DIRECTIONS FOR THIS TASK
Identify and pull out each line of the entries in which "last" occurs.

:: EXCERPTED DATA ::

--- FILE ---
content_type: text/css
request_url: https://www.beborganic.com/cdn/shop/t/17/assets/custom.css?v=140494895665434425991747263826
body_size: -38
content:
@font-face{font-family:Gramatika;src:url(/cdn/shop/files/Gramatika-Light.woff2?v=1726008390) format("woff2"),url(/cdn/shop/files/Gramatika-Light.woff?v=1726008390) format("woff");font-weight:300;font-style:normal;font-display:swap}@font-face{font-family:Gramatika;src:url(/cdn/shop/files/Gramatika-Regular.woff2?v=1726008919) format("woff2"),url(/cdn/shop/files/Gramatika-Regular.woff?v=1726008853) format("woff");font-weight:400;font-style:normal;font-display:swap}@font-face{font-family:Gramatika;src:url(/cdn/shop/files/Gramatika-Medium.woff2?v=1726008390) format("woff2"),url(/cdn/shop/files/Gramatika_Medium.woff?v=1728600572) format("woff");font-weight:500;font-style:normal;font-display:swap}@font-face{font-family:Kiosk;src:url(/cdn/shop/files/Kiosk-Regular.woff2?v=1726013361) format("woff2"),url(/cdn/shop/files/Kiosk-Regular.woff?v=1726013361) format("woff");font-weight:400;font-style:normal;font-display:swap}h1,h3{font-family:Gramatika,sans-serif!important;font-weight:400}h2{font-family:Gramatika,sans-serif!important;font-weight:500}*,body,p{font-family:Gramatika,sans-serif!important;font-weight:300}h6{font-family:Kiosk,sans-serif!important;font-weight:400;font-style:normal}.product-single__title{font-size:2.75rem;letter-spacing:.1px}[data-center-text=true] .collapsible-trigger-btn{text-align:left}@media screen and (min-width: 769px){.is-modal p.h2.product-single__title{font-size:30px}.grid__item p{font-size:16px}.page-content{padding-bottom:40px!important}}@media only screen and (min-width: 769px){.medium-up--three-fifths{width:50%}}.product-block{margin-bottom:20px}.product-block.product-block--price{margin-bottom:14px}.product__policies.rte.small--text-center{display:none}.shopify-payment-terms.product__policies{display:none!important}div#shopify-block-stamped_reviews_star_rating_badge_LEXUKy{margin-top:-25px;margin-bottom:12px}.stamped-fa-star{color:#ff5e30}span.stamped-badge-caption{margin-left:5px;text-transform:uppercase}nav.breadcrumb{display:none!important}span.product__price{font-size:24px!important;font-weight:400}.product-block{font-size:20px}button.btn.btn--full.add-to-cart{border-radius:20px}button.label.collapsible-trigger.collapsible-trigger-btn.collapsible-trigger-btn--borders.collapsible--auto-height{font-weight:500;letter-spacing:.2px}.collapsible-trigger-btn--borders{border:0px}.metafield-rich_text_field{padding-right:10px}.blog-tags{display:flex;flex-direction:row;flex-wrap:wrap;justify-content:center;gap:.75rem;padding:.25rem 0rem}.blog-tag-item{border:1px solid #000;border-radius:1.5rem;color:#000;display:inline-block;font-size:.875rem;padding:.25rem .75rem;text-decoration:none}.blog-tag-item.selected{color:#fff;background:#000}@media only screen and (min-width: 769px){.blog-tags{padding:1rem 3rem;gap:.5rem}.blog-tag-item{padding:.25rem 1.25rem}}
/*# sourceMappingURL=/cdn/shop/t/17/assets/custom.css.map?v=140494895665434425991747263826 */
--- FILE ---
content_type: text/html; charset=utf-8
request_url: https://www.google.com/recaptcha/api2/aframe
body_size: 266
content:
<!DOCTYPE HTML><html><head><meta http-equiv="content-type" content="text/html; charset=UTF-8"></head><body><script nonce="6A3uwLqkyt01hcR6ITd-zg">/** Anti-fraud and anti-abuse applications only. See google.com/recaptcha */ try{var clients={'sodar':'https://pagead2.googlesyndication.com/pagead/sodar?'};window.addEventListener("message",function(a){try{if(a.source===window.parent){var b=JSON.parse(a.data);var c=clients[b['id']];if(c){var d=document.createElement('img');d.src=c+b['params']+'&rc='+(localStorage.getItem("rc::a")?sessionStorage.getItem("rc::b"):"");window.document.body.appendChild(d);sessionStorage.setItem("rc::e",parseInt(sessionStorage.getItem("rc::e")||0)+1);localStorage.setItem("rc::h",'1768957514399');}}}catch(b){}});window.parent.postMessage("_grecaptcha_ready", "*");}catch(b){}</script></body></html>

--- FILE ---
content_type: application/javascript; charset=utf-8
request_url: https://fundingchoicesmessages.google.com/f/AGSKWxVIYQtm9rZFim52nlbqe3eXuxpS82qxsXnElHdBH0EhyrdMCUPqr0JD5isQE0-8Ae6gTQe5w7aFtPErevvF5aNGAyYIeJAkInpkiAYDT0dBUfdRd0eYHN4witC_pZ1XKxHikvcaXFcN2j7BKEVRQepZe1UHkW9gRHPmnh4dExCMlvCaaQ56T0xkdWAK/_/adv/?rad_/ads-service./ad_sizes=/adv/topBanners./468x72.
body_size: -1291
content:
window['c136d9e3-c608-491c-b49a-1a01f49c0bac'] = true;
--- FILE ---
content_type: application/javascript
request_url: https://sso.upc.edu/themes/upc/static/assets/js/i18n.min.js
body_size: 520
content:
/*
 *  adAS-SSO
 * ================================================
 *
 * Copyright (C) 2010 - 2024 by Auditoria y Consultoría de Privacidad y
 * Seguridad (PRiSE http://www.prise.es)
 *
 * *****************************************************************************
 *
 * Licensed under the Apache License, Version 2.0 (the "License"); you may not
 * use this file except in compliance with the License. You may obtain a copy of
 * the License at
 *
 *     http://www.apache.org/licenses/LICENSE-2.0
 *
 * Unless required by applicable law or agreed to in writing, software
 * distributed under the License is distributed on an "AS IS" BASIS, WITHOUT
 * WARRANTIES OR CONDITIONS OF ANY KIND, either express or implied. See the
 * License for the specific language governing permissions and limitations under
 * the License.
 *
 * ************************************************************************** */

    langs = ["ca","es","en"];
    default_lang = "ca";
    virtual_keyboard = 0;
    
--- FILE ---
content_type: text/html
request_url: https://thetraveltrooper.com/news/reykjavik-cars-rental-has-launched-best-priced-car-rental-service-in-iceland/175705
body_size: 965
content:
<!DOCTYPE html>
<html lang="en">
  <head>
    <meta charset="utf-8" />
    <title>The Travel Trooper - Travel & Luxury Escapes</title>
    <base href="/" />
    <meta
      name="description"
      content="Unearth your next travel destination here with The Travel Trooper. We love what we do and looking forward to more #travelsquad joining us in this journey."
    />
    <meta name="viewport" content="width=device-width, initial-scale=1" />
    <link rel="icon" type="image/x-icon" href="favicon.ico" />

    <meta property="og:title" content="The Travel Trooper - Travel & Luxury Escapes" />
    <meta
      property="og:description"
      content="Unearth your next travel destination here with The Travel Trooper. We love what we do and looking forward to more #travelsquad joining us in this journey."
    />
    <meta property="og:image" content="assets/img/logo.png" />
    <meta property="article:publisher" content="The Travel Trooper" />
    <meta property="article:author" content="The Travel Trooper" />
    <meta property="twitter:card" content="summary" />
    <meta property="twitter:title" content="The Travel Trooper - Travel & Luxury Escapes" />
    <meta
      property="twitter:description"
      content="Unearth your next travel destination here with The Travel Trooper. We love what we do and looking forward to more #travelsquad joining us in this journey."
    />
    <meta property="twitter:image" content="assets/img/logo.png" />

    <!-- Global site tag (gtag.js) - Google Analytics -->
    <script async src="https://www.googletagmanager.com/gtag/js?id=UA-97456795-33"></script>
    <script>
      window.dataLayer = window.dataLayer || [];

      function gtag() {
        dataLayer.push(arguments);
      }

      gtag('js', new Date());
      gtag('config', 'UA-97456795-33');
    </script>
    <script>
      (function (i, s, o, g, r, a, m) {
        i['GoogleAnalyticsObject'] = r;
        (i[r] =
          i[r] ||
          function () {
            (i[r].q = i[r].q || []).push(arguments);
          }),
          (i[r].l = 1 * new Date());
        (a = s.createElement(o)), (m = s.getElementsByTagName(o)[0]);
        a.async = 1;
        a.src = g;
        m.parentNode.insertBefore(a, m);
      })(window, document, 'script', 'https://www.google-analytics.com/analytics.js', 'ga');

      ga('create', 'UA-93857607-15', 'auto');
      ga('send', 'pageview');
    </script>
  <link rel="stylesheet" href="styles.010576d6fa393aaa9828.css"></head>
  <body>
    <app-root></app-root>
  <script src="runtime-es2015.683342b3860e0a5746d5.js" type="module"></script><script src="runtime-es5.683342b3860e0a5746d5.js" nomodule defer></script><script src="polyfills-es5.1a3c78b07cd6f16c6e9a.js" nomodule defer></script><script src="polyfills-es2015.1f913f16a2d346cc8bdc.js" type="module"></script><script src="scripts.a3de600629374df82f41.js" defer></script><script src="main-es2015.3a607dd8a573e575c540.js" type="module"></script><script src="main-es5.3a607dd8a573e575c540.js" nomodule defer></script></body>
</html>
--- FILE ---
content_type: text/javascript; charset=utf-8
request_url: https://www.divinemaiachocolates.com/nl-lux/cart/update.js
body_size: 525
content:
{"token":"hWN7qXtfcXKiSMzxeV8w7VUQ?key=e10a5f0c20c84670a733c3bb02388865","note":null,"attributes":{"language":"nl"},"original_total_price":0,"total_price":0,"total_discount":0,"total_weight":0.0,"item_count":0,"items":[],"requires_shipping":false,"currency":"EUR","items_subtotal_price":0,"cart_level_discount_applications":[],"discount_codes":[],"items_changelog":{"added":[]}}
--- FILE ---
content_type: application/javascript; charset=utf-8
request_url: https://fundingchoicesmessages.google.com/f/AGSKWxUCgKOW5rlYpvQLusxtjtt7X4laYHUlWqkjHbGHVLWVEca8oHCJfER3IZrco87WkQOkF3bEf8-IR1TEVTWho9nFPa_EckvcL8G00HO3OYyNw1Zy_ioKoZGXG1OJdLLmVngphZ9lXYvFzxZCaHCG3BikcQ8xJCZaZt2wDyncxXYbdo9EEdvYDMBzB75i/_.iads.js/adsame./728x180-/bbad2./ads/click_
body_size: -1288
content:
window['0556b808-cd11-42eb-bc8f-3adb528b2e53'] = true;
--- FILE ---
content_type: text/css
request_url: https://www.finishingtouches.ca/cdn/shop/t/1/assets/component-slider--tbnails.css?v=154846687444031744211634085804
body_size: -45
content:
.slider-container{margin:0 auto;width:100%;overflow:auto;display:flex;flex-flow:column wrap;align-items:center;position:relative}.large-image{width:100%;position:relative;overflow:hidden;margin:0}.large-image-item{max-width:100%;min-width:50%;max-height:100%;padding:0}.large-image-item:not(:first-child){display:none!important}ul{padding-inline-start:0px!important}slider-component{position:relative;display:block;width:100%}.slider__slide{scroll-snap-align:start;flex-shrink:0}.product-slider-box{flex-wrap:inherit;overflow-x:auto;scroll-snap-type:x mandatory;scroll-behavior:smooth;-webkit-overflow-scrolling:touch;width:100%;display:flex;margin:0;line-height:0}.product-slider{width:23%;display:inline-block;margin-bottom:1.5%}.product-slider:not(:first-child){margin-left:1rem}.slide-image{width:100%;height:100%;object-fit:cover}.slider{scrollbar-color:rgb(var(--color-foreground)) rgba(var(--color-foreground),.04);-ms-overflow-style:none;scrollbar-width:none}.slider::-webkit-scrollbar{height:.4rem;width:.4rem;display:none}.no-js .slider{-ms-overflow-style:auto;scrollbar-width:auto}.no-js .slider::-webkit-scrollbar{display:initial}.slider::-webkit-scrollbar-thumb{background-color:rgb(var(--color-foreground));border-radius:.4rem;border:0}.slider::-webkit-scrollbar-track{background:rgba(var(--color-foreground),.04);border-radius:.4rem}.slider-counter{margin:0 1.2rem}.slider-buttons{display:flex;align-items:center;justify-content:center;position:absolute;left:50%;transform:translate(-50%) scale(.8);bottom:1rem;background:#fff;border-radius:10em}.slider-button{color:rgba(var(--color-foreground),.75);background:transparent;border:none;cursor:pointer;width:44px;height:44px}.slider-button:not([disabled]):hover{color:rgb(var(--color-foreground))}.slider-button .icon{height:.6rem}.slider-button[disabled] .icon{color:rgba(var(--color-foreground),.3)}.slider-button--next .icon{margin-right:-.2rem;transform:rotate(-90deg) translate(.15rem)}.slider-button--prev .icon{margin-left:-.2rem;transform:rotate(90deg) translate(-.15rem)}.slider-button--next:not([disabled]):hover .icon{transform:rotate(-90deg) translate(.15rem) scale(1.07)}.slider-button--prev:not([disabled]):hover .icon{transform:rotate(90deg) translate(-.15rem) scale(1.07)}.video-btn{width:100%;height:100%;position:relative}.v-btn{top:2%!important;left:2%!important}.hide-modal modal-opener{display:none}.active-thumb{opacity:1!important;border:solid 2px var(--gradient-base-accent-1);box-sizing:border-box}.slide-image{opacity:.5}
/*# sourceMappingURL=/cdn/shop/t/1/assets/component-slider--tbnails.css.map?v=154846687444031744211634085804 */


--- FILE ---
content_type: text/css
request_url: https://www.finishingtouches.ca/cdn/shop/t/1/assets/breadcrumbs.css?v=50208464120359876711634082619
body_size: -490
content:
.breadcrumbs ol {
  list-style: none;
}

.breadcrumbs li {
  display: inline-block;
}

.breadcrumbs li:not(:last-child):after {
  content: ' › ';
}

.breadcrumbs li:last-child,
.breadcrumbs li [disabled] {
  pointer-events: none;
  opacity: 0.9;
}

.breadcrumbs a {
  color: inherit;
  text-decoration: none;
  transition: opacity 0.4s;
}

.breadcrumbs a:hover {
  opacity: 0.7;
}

:::

FINISHED EXERCISE
.breadcrumbs li:not(:last-child):after {
.breadcrumbs li:last-child,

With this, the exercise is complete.